For the moment, the company is actively seeking input to refine its offering for utmost productivity by reflecting how users think and behave, D’Eredita said. “We don’t want to go in with any pretenses of what we think the tool should be; we really want users to tell us that,” he offered. 

Mozzo Analytics works this way:
•    The technology goes into a user’s email and other highly unstructured content, such as links and attachments
•    It finds information and clusters it into hubs that are tied by common topics
•    It pulls the data into a clean space that is filtered by three options–when an email was sent, who it was sent to, and what it was talking about.

The concept is an extension of what people naturally do when accessing their inbox, according to D’Eredita. “The first thing you do is filter; you prioritize the order of emails that you need to read and strategize before you even engage with email,” D’Eredita suggested. 
 
The group has identified three tiers of marketplace users. The first is individuals who want to better organize their inbox content. For those who receive 100 or 200 emails a day, MozzoMail “can make that a heck of a lot less random and bring some order to it,” he said. Then there are two levels of business users.

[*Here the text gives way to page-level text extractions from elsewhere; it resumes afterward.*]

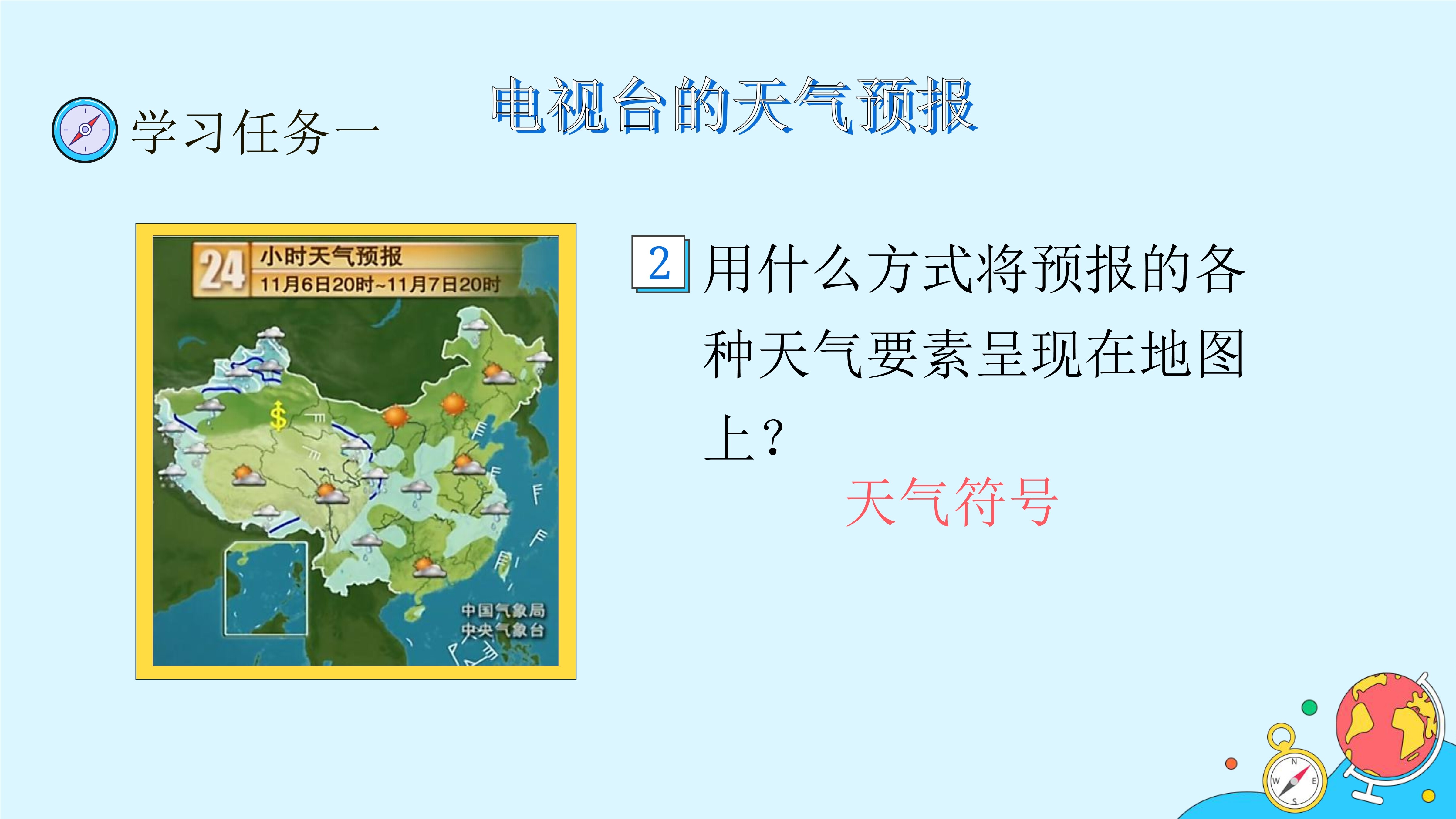 学习任务一

电视台的天气预报

24 小时天气预报
11月6日20时~11月7日20时

中国气象局
中央气象台

2 用什么方式将预报的各种天气要素呈现在地图上？

天气符号

N
W E
S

The tool gives small-to-medium-sized businesses a “1,000-foot view” of email across the organization, which integrates new contacts and topics as new emails enter in real time.  Thirdly, there is a huge potential in big enterprise, providing a “10,000-foot perspective,” D’Eredita believes.  These businesses may have little idea about the data on their servers and what information is being exchanged. Mozzo’s processes focus on real customers and real inquiries amongst the array of data received. “The relevance of that information and the salience of it is something we can actually produce,” he said.

Mozzo’s key differentiator is its built-in social behavioral aspect and intelligence, “a mashup of what we know about social behaviors and the nature of interactions,” mixed with “natural language processing that allows you to take text and parse it,” the professor explained.

After public beta comes formal execution, D’Eredita said.  As a professor and an entrepreneur with an experienced team of professionals working alongside younger student teams, D’Eredita still sees the StartFast environment as a level playing field. “Age doesn’t matter. All the wisdom in the world, and you still have to get on the field and run fast, so I’m very much in the position that the students are,” he admitted. “There’s always a risk no matter where  you are in the entrepreneurial space, and that’s the fun of it,” he laughed. “A lot of people have ideas, but in the end it comes down to execution.”

On the MozzoMail  team are experienced pros  Eric Brown as CTO, who led Syracuse Research Corp operations for cyber security and infrastructure for many years;  Maria Picone as CIO, with 15 years in tech solutions in a data intensive environment; and Chris DeFelice, who is the company’s front end developer.

The time may now be right for this technology, D’Eredita said. “We hope to add that layer of intelligence to the unstructured data that’s getting created out there,” he said. “We want to let people just engage and share; behave and interact without a concern for finding, searching, filing. We want to be on the back end of everyone’s lives – not in a maniacal way, but we think we can help people by sitting back there and doing all this for them. We just don’t see a reason for this not to happen,” he offered.

D’Eredita’s willingness to chance creating a new technology parallels his larger vision of transforming Central New York into an entrepreneurial hub.  “It’s not just product. I want to become the hub of talent in Upstate, the place where top talent comes to innovate and develop and change the world,” he enthused. “I’m a huge believer in disruption. You get more and more smart people around, and you get more and more smart people together, and you never know what emerges. We are trying to intercept the future to a large extent.”

“Who knows,” D’Eredita acknowledged with a smile. “We’re not sure if we can do it or not” he said, referencing both his current technology and his ultimate vision for Central New York. “But that’s the whole fun of this.”